Rekeningnummer [020] ten name van [betrokkene 13] Den Haag. Krijgt op 28.12.07 3 x 50.000 op rekening binnen en 1 x 47.430. Vervolgens komt ze op 11/1/08 om telefonische overboeking te laten uitvoeren van 195.000 naar [003] ten name van [verdachte] Den Haag.
3. Een proces-verbaal van bevindingen d.d. 25 september 2011 van de politie Haaglanden, gecodeerd AH-0378. Dit proces-verbaal houdt onder meer in - zakelijk weergegeven -:
als relaas van de betreffende opsporingsambtenaar:
Door de SNS bank werden gegevens van rekeningen op naam van [verdachte] [geboortedatum] -1963 bij de SNS bank geleverd. Hieruit bleek het volgende:
Rekeningnummer [003]
Betreft effectenrekening geopend d.d. 05-02-2004.
Saldo op 20-07-2011 is € 7.658,97
De rekening heeft een maximaal mogelijke debetstand op 20-07-2011 van € 257.397,85. Op deze rekening is [betrokkene 49] van 25-11-1953 gemachtigde per 09-01-2007 en heeft [betrokkene 49] als cliëntnummer […].
(…)
Boekdatum bedrag tegenrekening omschrijving
20080114 195.000,00 [020] overboeking
4. Een proces-verbaal van bevindingen d.d. 26 augustus 2011 van de politie Haaglanden, gecodeerd AH-0429. Dit proces-verbaal houdt onder meer in - zakelijk weergegeven -:
als relaas van de betreffende opsporingsambtenaar:
In AH-378 werden diverse rekeningen van [verdachte] geboren [geboortedatum]-1963 die hij bij de SNS bank had of heeft lopen besproken.

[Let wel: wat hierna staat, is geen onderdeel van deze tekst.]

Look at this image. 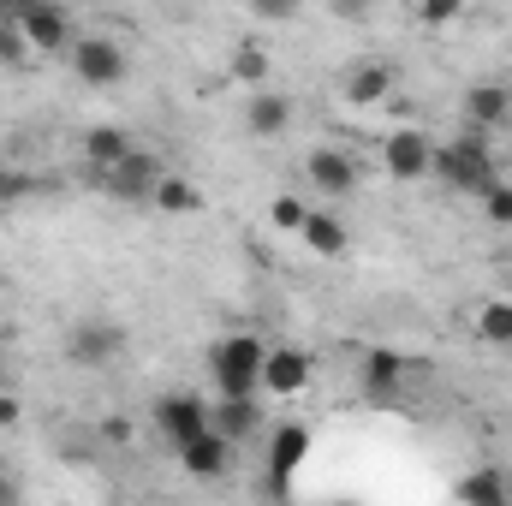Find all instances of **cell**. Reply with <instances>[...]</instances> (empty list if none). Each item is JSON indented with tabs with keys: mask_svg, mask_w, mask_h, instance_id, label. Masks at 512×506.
Here are the masks:
<instances>
[{
	"mask_svg": "<svg viewBox=\"0 0 512 506\" xmlns=\"http://www.w3.org/2000/svg\"><path fill=\"white\" fill-rule=\"evenodd\" d=\"M435 179H447L453 191H465V197H477V191H489L495 179H501V161H495V143H489V131H459V137H447V143H435Z\"/></svg>",
	"mask_w": 512,
	"mask_h": 506,
	"instance_id": "obj_1",
	"label": "cell"
},
{
	"mask_svg": "<svg viewBox=\"0 0 512 506\" xmlns=\"http://www.w3.org/2000/svg\"><path fill=\"white\" fill-rule=\"evenodd\" d=\"M262 358H268V340H256V334H221V340H209L215 393H262Z\"/></svg>",
	"mask_w": 512,
	"mask_h": 506,
	"instance_id": "obj_2",
	"label": "cell"
},
{
	"mask_svg": "<svg viewBox=\"0 0 512 506\" xmlns=\"http://www.w3.org/2000/svg\"><path fill=\"white\" fill-rule=\"evenodd\" d=\"M304 459H310V429L304 423H274L262 435V489L274 501H286L292 495V477L304 471Z\"/></svg>",
	"mask_w": 512,
	"mask_h": 506,
	"instance_id": "obj_3",
	"label": "cell"
},
{
	"mask_svg": "<svg viewBox=\"0 0 512 506\" xmlns=\"http://www.w3.org/2000/svg\"><path fill=\"white\" fill-rule=\"evenodd\" d=\"M120 352H126V328L108 316H78L66 328V364L72 370H108Z\"/></svg>",
	"mask_w": 512,
	"mask_h": 506,
	"instance_id": "obj_4",
	"label": "cell"
},
{
	"mask_svg": "<svg viewBox=\"0 0 512 506\" xmlns=\"http://www.w3.org/2000/svg\"><path fill=\"white\" fill-rule=\"evenodd\" d=\"M66 60H72V78H78L84 90H114V84H126V72H131L126 48H120L114 36H78V42L66 48Z\"/></svg>",
	"mask_w": 512,
	"mask_h": 506,
	"instance_id": "obj_5",
	"label": "cell"
},
{
	"mask_svg": "<svg viewBox=\"0 0 512 506\" xmlns=\"http://www.w3.org/2000/svg\"><path fill=\"white\" fill-rule=\"evenodd\" d=\"M304 179H310V191H322V197H358V185H364V161L352 155V149H340V143H322V149H310L304 155Z\"/></svg>",
	"mask_w": 512,
	"mask_h": 506,
	"instance_id": "obj_6",
	"label": "cell"
},
{
	"mask_svg": "<svg viewBox=\"0 0 512 506\" xmlns=\"http://www.w3.org/2000/svg\"><path fill=\"white\" fill-rule=\"evenodd\" d=\"M161 155H149V149H131L126 161H114L108 173H96V185L114 197V203H149L155 197V185H161Z\"/></svg>",
	"mask_w": 512,
	"mask_h": 506,
	"instance_id": "obj_7",
	"label": "cell"
},
{
	"mask_svg": "<svg viewBox=\"0 0 512 506\" xmlns=\"http://www.w3.org/2000/svg\"><path fill=\"white\" fill-rule=\"evenodd\" d=\"M310 376H316V358L304 346H268V358H262V393L268 399H298L310 387Z\"/></svg>",
	"mask_w": 512,
	"mask_h": 506,
	"instance_id": "obj_8",
	"label": "cell"
},
{
	"mask_svg": "<svg viewBox=\"0 0 512 506\" xmlns=\"http://www.w3.org/2000/svg\"><path fill=\"white\" fill-rule=\"evenodd\" d=\"M18 30H24V42H30L36 54H60V60H66V48L78 42V18L66 12V0H42Z\"/></svg>",
	"mask_w": 512,
	"mask_h": 506,
	"instance_id": "obj_9",
	"label": "cell"
},
{
	"mask_svg": "<svg viewBox=\"0 0 512 506\" xmlns=\"http://www.w3.org/2000/svg\"><path fill=\"white\" fill-rule=\"evenodd\" d=\"M382 167L393 173V179L417 185V179H429V173H435V143H429L417 126H399L382 143Z\"/></svg>",
	"mask_w": 512,
	"mask_h": 506,
	"instance_id": "obj_10",
	"label": "cell"
},
{
	"mask_svg": "<svg viewBox=\"0 0 512 506\" xmlns=\"http://www.w3.org/2000/svg\"><path fill=\"white\" fill-rule=\"evenodd\" d=\"M155 429H161L173 447H185L191 435L209 429V399H203V393H161V399H155Z\"/></svg>",
	"mask_w": 512,
	"mask_h": 506,
	"instance_id": "obj_11",
	"label": "cell"
},
{
	"mask_svg": "<svg viewBox=\"0 0 512 506\" xmlns=\"http://www.w3.org/2000/svg\"><path fill=\"white\" fill-rule=\"evenodd\" d=\"M179 453V471L185 477H203V483H215V477H227L233 471V459H239V447L221 435V429H203V435H191L185 447H173Z\"/></svg>",
	"mask_w": 512,
	"mask_h": 506,
	"instance_id": "obj_12",
	"label": "cell"
},
{
	"mask_svg": "<svg viewBox=\"0 0 512 506\" xmlns=\"http://www.w3.org/2000/svg\"><path fill=\"white\" fill-rule=\"evenodd\" d=\"M393 84H399V66H393V60H358V66L340 72V96H346V108H376V102L393 96Z\"/></svg>",
	"mask_w": 512,
	"mask_h": 506,
	"instance_id": "obj_13",
	"label": "cell"
},
{
	"mask_svg": "<svg viewBox=\"0 0 512 506\" xmlns=\"http://www.w3.org/2000/svg\"><path fill=\"white\" fill-rule=\"evenodd\" d=\"M209 429H221L233 447H245L262 435V405H256V393H215L209 399Z\"/></svg>",
	"mask_w": 512,
	"mask_h": 506,
	"instance_id": "obj_14",
	"label": "cell"
},
{
	"mask_svg": "<svg viewBox=\"0 0 512 506\" xmlns=\"http://www.w3.org/2000/svg\"><path fill=\"white\" fill-rule=\"evenodd\" d=\"M459 114H465V126H471V131H501L512 120V90L501 84V78H483V84H471V90H465Z\"/></svg>",
	"mask_w": 512,
	"mask_h": 506,
	"instance_id": "obj_15",
	"label": "cell"
},
{
	"mask_svg": "<svg viewBox=\"0 0 512 506\" xmlns=\"http://www.w3.org/2000/svg\"><path fill=\"white\" fill-rule=\"evenodd\" d=\"M298 239H304V251L322 256V262L352 256V227H346L334 209H310V215H304V227H298Z\"/></svg>",
	"mask_w": 512,
	"mask_h": 506,
	"instance_id": "obj_16",
	"label": "cell"
},
{
	"mask_svg": "<svg viewBox=\"0 0 512 506\" xmlns=\"http://www.w3.org/2000/svg\"><path fill=\"white\" fill-rule=\"evenodd\" d=\"M358 381H364V393H370L376 405H399L405 358H399V352H387V346H370V352H364V364H358Z\"/></svg>",
	"mask_w": 512,
	"mask_h": 506,
	"instance_id": "obj_17",
	"label": "cell"
},
{
	"mask_svg": "<svg viewBox=\"0 0 512 506\" xmlns=\"http://www.w3.org/2000/svg\"><path fill=\"white\" fill-rule=\"evenodd\" d=\"M286 126H292V96H280V90H268V84L251 90V102H245V131L268 143V137H280Z\"/></svg>",
	"mask_w": 512,
	"mask_h": 506,
	"instance_id": "obj_18",
	"label": "cell"
},
{
	"mask_svg": "<svg viewBox=\"0 0 512 506\" xmlns=\"http://www.w3.org/2000/svg\"><path fill=\"white\" fill-rule=\"evenodd\" d=\"M131 149H137V143H131L126 126H90V131H84V167H90V179H96V173H108L114 161H126Z\"/></svg>",
	"mask_w": 512,
	"mask_h": 506,
	"instance_id": "obj_19",
	"label": "cell"
},
{
	"mask_svg": "<svg viewBox=\"0 0 512 506\" xmlns=\"http://www.w3.org/2000/svg\"><path fill=\"white\" fill-rule=\"evenodd\" d=\"M227 78H233V84H245V90H262V84L274 78V54H268L256 36H245V42L233 48V60H227Z\"/></svg>",
	"mask_w": 512,
	"mask_h": 506,
	"instance_id": "obj_20",
	"label": "cell"
},
{
	"mask_svg": "<svg viewBox=\"0 0 512 506\" xmlns=\"http://www.w3.org/2000/svg\"><path fill=\"white\" fill-rule=\"evenodd\" d=\"M453 495L465 506H507V477H501L495 465H483V471H465V477L453 483Z\"/></svg>",
	"mask_w": 512,
	"mask_h": 506,
	"instance_id": "obj_21",
	"label": "cell"
},
{
	"mask_svg": "<svg viewBox=\"0 0 512 506\" xmlns=\"http://www.w3.org/2000/svg\"><path fill=\"white\" fill-rule=\"evenodd\" d=\"M161 215H197L203 209V191L191 185V179H179V173H161V185H155V197H149Z\"/></svg>",
	"mask_w": 512,
	"mask_h": 506,
	"instance_id": "obj_22",
	"label": "cell"
},
{
	"mask_svg": "<svg viewBox=\"0 0 512 506\" xmlns=\"http://www.w3.org/2000/svg\"><path fill=\"white\" fill-rule=\"evenodd\" d=\"M477 340L512 346V298H489V304L477 310Z\"/></svg>",
	"mask_w": 512,
	"mask_h": 506,
	"instance_id": "obj_23",
	"label": "cell"
},
{
	"mask_svg": "<svg viewBox=\"0 0 512 506\" xmlns=\"http://www.w3.org/2000/svg\"><path fill=\"white\" fill-rule=\"evenodd\" d=\"M42 185H36V173H24V167H12V161H0V209H18V203H30Z\"/></svg>",
	"mask_w": 512,
	"mask_h": 506,
	"instance_id": "obj_24",
	"label": "cell"
},
{
	"mask_svg": "<svg viewBox=\"0 0 512 506\" xmlns=\"http://www.w3.org/2000/svg\"><path fill=\"white\" fill-rule=\"evenodd\" d=\"M477 197H483V221H489V227H512V179L507 173H501L489 191H477Z\"/></svg>",
	"mask_w": 512,
	"mask_h": 506,
	"instance_id": "obj_25",
	"label": "cell"
},
{
	"mask_svg": "<svg viewBox=\"0 0 512 506\" xmlns=\"http://www.w3.org/2000/svg\"><path fill=\"white\" fill-rule=\"evenodd\" d=\"M304 215H310V203H304V197H274V203H268V221H274L280 233H298V227H304Z\"/></svg>",
	"mask_w": 512,
	"mask_h": 506,
	"instance_id": "obj_26",
	"label": "cell"
},
{
	"mask_svg": "<svg viewBox=\"0 0 512 506\" xmlns=\"http://www.w3.org/2000/svg\"><path fill=\"white\" fill-rule=\"evenodd\" d=\"M417 18H423L429 30H447V24L465 18V0H417Z\"/></svg>",
	"mask_w": 512,
	"mask_h": 506,
	"instance_id": "obj_27",
	"label": "cell"
},
{
	"mask_svg": "<svg viewBox=\"0 0 512 506\" xmlns=\"http://www.w3.org/2000/svg\"><path fill=\"white\" fill-rule=\"evenodd\" d=\"M30 54H36V48L24 42V30H18V24H0V66L18 72V66H30Z\"/></svg>",
	"mask_w": 512,
	"mask_h": 506,
	"instance_id": "obj_28",
	"label": "cell"
},
{
	"mask_svg": "<svg viewBox=\"0 0 512 506\" xmlns=\"http://www.w3.org/2000/svg\"><path fill=\"white\" fill-rule=\"evenodd\" d=\"M245 6H251V18H256V24H292L304 0H245Z\"/></svg>",
	"mask_w": 512,
	"mask_h": 506,
	"instance_id": "obj_29",
	"label": "cell"
},
{
	"mask_svg": "<svg viewBox=\"0 0 512 506\" xmlns=\"http://www.w3.org/2000/svg\"><path fill=\"white\" fill-rule=\"evenodd\" d=\"M328 12H334L340 24H364V18L376 12V0H328Z\"/></svg>",
	"mask_w": 512,
	"mask_h": 506,
	"instance_id": "obj_30",
	"label": "cell"
},
{
	"mask_svg": "<svg viewBox=\"0 0 512 506\" xmlns=\"http://www.w3.org/2000/svg\"><path fill=\"white\" fill-rule=\"evenodd\" d=\"M42 0H0V24H24Z\"/></svg>",
	"mask_w": 512,
	"mask_h": 506,
	"instance_id": "obj_31",
	"label": "cell"
},
{
	"mask_svg": "<svg viewBox=\"0 0 512 506\" xmlns=\"http://www.w3.org/2000/svg\"><path fill=\"white\" fill-rule=\"evenodd\" d=\"M18 417H24V399L18 393H0V429H18Z\"/></svg>",
	"mask_w": 512,
	"mask_h": 506,
	"instance_id": "obj_32",
	"label": "cell"
},
{
	"mask_svg": "<svg viewBox=\"0 0 512 506\" xmlns=\"http://www.w3.org/2000/svg\"><path fill=\"white\" fill-rule=\"evenodd\" d=\"M102 441H114V447L131 441V423H126V417H108V423H102Z\"/></svg>",
	"mask_w": 512,
	"mask_h": 506,
	"instance_id": "obj_33",
	"label": "cell"
},
{
	"mask_svg": "<svg viewBox=\"0 0 512 506\" xmlns=\"http://www.w3.org/2000/svg\"><path fill=\"white\" fill-rule=\"evenodd\" d=\"M24 495V483H12V477H0V501H18Z\"/></svg>",
	"mask_w": 512,
	"mask_h": 506,
	"instance_id": "obj_34",
	"label": "cell"
},
{
	"mask_svg": "<svg viewBox=\"0 0 512 506\" xmlns=\"http://www.w3.org/2000/svg\"><path fill=\"white\" fill-rule=\"evenodd\" d=\"M507 506H512V477H507Z\"/></svg>",
	"mask_w": 512,
	"mask_h": 506,
	"instance_id": "obj_35",
	"label": "cell"
}]
</instances>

Een hiervan was rekening [003] , een effectenrekening waar [betrokkene 49] een machtiging voor heeft sinds 09-01-2007. Op die eurorekening werden diverse aan- en verkopen van aandelen/effecten zichtbaar, maar in de meeste gevallen niet wat er aan effecten werd ge- of verkocht.

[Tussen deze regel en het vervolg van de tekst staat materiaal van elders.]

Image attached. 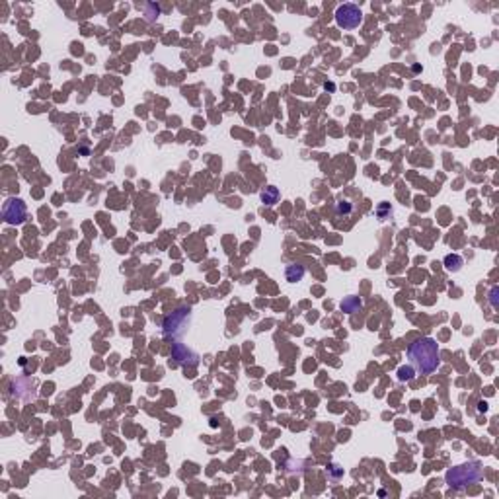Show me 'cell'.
Returning a JSON list of instances; mask_svg holds the SVG:
<instances>
[{
  "label": "cell",
  "mask_w": 499,
  "mask_h": 499,
  "mask_svg": "<svg viewBox=\"0 0 499 499\" xmlns=\"http://www.w3.org/2000/svg\"><path fill=\"white\" fill-rule=\"evenodd\" d=\"M408 359L414 367L421 370L423 374L435 372L441 363V351L433 338H420L410 343L408 347Z\"/></svg>",
  "instance_id": "obj_1"
},
{
  "label": "cell",
  "mask_w": 499,
  "mask_h": 499,
  "mask_svg": "<svg viewBox=\"0 0 499 499\" xmlns=\"http://www.w3.org/2000/svg\"><path fill=\"white\" fill-rule=\"evenodd\" d=\"M482 464L480 462H468L462 466H454L447 472V484L454 490H464L476 484L482 478Z\"/></svg>",
  "instance_id": "obj_2"
},
{
  "label": "cell",
  "mask_w": 499,
  "mask_h": 499,
  "mask_svg": "<svg viewBox=\"0 0 499 499\" xmlns=\"http://www.w3.org/2000/svg\"><path fill=\"white\" fill-rule=\"evenodd\" d=\"M191 320V308L189 306H180L178 310H174L172 314H168L162 322V334L168 340H178L187 332Z\"/></svg>",
  "instance_id": "obj_3"
},
{
  "label": "cell",
  "mask_w": 499,
  "mask_h": 499,
  "mask_svg": "<svg viewBox=\"0 0 499 499\" xmlns=\"http://www.w3.org/2000/svg\"><path fill=\"white\" fill-rule=\"evenodd\" d=\"M363 22V12L357 4H342L336 10V24L343 29H355Z\"/></svg>",
  "instance_id": "obj_4"
},
{
  "label": "cell",
  "mask_w": 499,
  "mask_h": 499,
  "mask_svg": "<svg viewBox=\"0 0 499 499\" xmlns=\"http://www.w3.org/2000/svg\"><path fill=\"white\" fill-rule=\"evenodd\" d=\"M26 214H27L26 203H24L22 199L12 197V199H8V201L4 203L2 216H4V220H6L8 224H22V222L26 220Z\"/></svg>",
  "instance_id": "obj_5"
},
{
  "label": "cell",
  "mask_w": 499,
  "mask_h": 499,
  "mask_svg": "<svg viewBox=\"0 0 499 499\" xmlns=\"http://www.w3.org/2000/svg\"><path fill=\"white\" fill-rule=\"evenodd\" d=\"M172 357L180 363V365H185V367H195L199 363V357L187 347L184 343H174L172 347Z\"/></svg>",
  "instance_id": "obj_6"
},
{
  "label": "cell",
  "mask_w": 499,
  "mask_h": 499,
  "mask_svg": "<svg viewBox=\"0 0 499 499\" xmlns=\"http://www.w3.org/2000/svg\"><path fill=\"white\" fill-rule=\"evenodd\" d=\"M342 310L343 312H347V314H355V312H359L361 308H363V302H361V298L359 296H345L342 300Z\"/></svg>",
  "instance_id": "obj_7"
},
{
  "label": "cell",
  "mask_w": 499,
  "mask_h": 499,
  "mask_svg": "<svg viewBox=\"0 0 499 499\" xmlns=\"http://www.w3.org/2000/svg\"><path fill=\"white\" fill-rule=\"evenodd\" d=\"M304 273H306V269H304V265H300V263H290L289 267H287V271H285L287 281H290V283L300 281V279L304 277Z\"/></svg>",
  "instance_id": "obj_8"
},
{
  "label": "cell",
  "mask_w": 499,
  "mask_h": 499,
  "mask_svg": "<svg viewBox=\"0 0 499 499\" xmlns=\"http://www.w3.org/2000/svg\"><path fill=\"white\" fill-rule=\"evenodd\" d=\"M260 197H262L263 205L271 207V205H275V203L279 201V189L273 187V185H269V187H265L262 193H260Z\"/></svg>",
  "instance_id": "obj_9"
},
{
  "label": "cell",
  "mask_w": 499,
  "mask_h": 499,
  "mask_svg": "<svg viewBox=\"0 0 499 499\" xmlns=\"http://www.w3.org/2000/svg\"><path fill=\"white\" fill-rule=\"evenodd\" d=\"M462 267V258L460 256H447L445 258V269L447 271H458Z\"/></svg>",
  "instance_id": "obj_10"
},
{
  "label": "cell",
  "mask_w": 499,
  "mask_h": 499,
  "mask_svg": "<svg viewBox=\"0 0 499 499\" xmlns=\"http://www.w3.org/2000/svg\"><path fill=\"white\" fill-rule=\"evenodd\" d=\"M416 376V370L412 367H400L398 368V378L402 380V382H406V380H412Z\"/></svg>",
  "instance_id": "obj_11"
},
{
  "label": "cell",
  "mask_w": 499,
  "mask_h": 499,
  "mask_svg": "<svg viewBox=\"0 0 499 499\" xmlns=\"http://www.w3.org/2000/svg\"><path fill=\"white\" fill-rule=\"evenodd\" d=\"M351 211H353V205H351L349 201H343L342 199V201L336 203V213H338V214H349Z\"/></svg>",
  "instance_id": "obj_12"
},
{
  "label": "cell",
  "mask_w": 499,
  "mask_h": 499,
  "mask_svg": "<svg viewBox=\"0 0 499 499\" xmlns=\"http://www.w3.org/2000/svg\"><path fill=\"white\" fill-rule=\"evenodd\" d=\"M388 213H392V209H390V205H388V203H380V205H378L376 214H378V218H380V220H384Z\"/></svg>",
  "instance_id": "obj_13"
},
{
  "label": "cell",
  "mask_w": 499,
  "mask_h": 499,
  "mask_svg": "<svg viewBox=\"0 0 499 499\" xmlns=\"http://www.w3.org/2000/svg\"><path fill=\"white\" fill-rule=\"evenodd\" d=\"M496 294H498V289H492V304H494V306H498V302H496Z\"/></svg>",
  "instance_id": "obj_14"
}]
</instances>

5. Een proces-verbaal van verhoor van [verdachte] d.d. 7 maart 2012 van de politie Haaglanden, gecodeerd VD/03/04. Dit proces-verbaal houdt onder meer in - zakelijk weergegeven -:
als de op 7 maart 2012 afgelegde verklaring van [verdachte]:
V: wij verklaren u dat er inzake het onderzoek Waterstof is gebleken, dat er door de verdachten gebruik is gemaakt van bankrekeningen op iemand anders naam en waarbij die gebruiker bij de bank werd gemachtigd om die rekening naar eigen wens te gebruiken. Wat kunt u hierover verklaren?
A: Dat is juist, in denk ik 2 gevallen is dat zo gebeurd. Dit is volgens mij bij een SNS bankrekening en bij een ABN rekening gebeurd. Op verzoek van mijn oom [betrokkene 49] maakte ik een afspraak bij genoemde banken en heb ik bij deze banken een bankrekening geopend. Ik heb op die bankrekeningen mijn oom [betrokkene 49] gemachtigd. Hij kon daar dus mee doen wat hij wilde.

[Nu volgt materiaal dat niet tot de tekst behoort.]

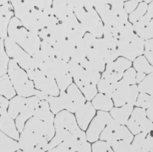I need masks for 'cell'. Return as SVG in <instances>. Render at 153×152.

6. Een proces-verbaal van verhoor van [verdachte] d.d. 8 maart 2012, van de politie Haaglanden, gecodeerd VD/30/04. Dit proces-verbaal houdt onder meer in - zakelijk weergegeven -:
als de op 8 maart 2012 afgelegde verklaring van [verdachte] :
[003] Ook deze rekening zegt mij helemaal niets. Ik gebruik hem niet.
(…)
In ieder geval de bankrekeningen waar op mijn oom gemachtigd was. Daar heb ik geen enkele bemoeienis mee gehad.
(…)
Ik heb alle afschriften thuis. Ik maakte ze wel open, maar stelde naar aanleiding van de mutaties op de bankrekeningen geen vragen. Als u mij vraagt waarom ik dat niet deed, dan antwoord ik dat dat weer een kwestie van vertrouwen was. (...)
V: Kunt u (grofweg) verklaren welke betalingen en ontvangsten er op deze rekening hebben plaatsgevonden?
A: Dat weet ik niet precies, maar er zaten af en toe wel flinke bedragen tussen.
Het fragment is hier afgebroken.